Rewrite the rows from the line containing "Which is nearer" through the end of the rows, switching every "grassy field" to "open meadow" and leaving all else unchanged.

*Data provided*:

------------

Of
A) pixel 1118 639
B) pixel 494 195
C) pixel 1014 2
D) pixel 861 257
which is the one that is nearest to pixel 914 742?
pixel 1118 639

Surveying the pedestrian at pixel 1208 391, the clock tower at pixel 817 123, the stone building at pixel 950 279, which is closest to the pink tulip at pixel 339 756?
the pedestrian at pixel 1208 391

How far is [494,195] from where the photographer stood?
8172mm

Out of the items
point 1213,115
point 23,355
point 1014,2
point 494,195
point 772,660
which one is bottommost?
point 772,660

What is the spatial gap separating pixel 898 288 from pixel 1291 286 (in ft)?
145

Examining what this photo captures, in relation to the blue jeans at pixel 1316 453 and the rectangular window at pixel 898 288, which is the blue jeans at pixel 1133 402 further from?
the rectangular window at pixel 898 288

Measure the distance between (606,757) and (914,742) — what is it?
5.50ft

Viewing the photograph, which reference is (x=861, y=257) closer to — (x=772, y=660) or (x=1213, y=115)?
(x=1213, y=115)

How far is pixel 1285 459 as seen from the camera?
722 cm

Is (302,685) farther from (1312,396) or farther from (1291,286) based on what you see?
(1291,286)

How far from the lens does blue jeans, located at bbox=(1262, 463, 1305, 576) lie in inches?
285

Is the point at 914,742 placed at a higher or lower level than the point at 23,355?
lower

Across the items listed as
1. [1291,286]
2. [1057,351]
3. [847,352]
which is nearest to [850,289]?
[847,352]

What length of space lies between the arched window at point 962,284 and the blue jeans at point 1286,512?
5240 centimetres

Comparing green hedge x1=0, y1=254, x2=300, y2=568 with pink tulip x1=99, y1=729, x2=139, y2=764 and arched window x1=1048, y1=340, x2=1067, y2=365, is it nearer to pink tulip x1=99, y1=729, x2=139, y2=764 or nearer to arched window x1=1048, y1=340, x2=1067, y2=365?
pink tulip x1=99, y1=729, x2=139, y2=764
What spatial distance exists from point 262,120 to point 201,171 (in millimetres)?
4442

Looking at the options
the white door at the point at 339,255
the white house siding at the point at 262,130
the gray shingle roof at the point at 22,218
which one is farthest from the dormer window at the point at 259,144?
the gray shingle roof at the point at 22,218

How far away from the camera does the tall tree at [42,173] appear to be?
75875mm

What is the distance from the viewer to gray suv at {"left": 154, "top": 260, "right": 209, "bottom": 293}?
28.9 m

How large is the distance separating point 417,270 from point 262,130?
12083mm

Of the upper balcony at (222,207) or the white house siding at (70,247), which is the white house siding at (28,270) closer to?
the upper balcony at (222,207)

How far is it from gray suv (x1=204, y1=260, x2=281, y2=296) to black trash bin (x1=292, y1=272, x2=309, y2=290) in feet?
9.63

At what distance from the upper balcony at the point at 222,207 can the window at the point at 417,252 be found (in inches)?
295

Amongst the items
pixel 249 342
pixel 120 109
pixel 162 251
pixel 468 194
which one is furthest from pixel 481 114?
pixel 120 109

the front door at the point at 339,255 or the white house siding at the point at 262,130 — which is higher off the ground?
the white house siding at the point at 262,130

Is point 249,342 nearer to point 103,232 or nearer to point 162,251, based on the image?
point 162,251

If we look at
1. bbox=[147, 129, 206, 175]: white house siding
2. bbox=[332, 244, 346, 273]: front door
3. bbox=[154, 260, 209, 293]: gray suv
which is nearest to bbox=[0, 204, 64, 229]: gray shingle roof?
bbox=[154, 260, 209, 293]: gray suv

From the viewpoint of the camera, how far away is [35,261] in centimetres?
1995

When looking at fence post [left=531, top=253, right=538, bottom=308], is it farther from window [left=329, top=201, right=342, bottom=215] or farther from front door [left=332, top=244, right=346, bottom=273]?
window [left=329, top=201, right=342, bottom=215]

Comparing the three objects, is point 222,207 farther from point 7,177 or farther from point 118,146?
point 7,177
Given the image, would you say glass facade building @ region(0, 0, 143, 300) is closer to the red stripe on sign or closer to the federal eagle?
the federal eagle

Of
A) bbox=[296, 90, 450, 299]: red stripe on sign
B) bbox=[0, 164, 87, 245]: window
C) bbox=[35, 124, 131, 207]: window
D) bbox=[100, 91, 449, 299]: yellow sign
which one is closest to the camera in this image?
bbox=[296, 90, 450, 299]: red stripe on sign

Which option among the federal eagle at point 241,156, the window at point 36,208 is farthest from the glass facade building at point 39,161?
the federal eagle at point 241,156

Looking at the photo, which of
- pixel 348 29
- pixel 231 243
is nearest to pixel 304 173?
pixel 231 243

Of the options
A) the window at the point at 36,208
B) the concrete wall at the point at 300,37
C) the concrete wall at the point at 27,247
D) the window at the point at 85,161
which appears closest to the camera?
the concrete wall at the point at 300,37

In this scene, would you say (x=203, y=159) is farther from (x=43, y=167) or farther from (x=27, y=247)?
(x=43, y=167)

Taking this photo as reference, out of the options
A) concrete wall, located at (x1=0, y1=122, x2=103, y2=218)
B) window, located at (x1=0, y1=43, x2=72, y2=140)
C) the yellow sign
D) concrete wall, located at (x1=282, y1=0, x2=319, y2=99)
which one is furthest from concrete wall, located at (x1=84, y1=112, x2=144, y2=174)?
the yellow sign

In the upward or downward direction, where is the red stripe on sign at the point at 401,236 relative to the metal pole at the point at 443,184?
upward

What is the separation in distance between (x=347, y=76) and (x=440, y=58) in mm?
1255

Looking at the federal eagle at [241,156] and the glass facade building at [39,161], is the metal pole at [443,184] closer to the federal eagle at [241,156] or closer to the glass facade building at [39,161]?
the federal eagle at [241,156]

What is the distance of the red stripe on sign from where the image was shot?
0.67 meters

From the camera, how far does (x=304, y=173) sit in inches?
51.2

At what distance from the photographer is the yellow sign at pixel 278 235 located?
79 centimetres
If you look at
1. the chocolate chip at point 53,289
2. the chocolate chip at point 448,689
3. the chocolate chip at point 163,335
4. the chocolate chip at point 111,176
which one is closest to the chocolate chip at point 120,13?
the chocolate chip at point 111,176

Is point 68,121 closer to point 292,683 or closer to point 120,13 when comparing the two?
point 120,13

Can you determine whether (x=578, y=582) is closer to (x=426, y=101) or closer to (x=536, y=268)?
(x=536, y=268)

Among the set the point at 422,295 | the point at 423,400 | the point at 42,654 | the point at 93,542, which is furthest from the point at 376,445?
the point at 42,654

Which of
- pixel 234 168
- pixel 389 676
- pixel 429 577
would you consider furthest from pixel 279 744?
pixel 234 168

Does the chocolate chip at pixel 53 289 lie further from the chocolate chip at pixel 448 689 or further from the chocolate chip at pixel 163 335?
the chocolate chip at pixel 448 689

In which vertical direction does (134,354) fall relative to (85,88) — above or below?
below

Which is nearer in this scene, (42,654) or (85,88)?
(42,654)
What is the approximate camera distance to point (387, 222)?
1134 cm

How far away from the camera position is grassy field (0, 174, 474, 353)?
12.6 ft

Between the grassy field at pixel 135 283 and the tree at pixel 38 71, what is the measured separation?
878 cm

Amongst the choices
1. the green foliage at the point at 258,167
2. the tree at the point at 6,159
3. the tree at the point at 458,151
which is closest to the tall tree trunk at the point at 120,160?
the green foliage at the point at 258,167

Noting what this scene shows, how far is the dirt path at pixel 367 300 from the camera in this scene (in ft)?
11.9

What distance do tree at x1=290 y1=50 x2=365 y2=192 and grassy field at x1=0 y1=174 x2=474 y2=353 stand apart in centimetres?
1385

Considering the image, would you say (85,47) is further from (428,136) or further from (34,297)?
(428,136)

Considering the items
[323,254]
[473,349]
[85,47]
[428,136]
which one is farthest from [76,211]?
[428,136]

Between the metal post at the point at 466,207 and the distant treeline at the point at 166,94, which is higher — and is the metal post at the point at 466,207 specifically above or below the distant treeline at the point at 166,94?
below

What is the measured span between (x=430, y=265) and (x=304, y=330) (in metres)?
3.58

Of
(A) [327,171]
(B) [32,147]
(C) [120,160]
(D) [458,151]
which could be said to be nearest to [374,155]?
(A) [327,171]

------------

*Response for this exercise*:
Which is nearer in this scene, (42,654) or (85,88)?
(42,654)
What is the approximate camera distance to point (387, 222)?
1134 cm

How far away from the camera position is open meadow (0, 174, 474, 353)?
12.6 ft

Between the open meadow at pixel 135 283 and the tree at pixel 38 71, what is the measured separation?
878 cm

Amongst the choices
1. the green foliage at the point at 258,167
2. the tree at the point at 6,159
3. the tree at the point at 458,151
which is closest to the tall tree trunk at the point at 120,160?
the green foliage at the point at 258,167

Noting what this scene shows, how far is the dirt path at pixel 367 300 from the camera in this scene (in ft)?
11.9

What distance do tree at x1=290 y1=50 x2=365 y2=192 and open meadow at x1=0 y1=174 x2=474 y2=353 stand apart in centimetres?
1385

Considering the image, would you say (85,47) is further from (428,136) or further from (34,297)?
(428,136)

Considering the items
[323,254]
[473,349]
[85,47]
[428,136]
which one is farthest from [76,211]?
[428,136]

Between the metal post at the point at 466,207 and the distant treeline at the point at 166,94, which is higher — and is the metal post at the point at 466,207 specifically above or below the distant treeline at the point at 166,94?
below

What is the measured span between (x=430, y=265) and (x=304, y=330) (in metres)?
3.58

Of
(A) [327,171]
(B) [32,147]
(C) [120,160]
(D) [458,151]
which could be said to be nearest to [374,155]?
(A) [327,171]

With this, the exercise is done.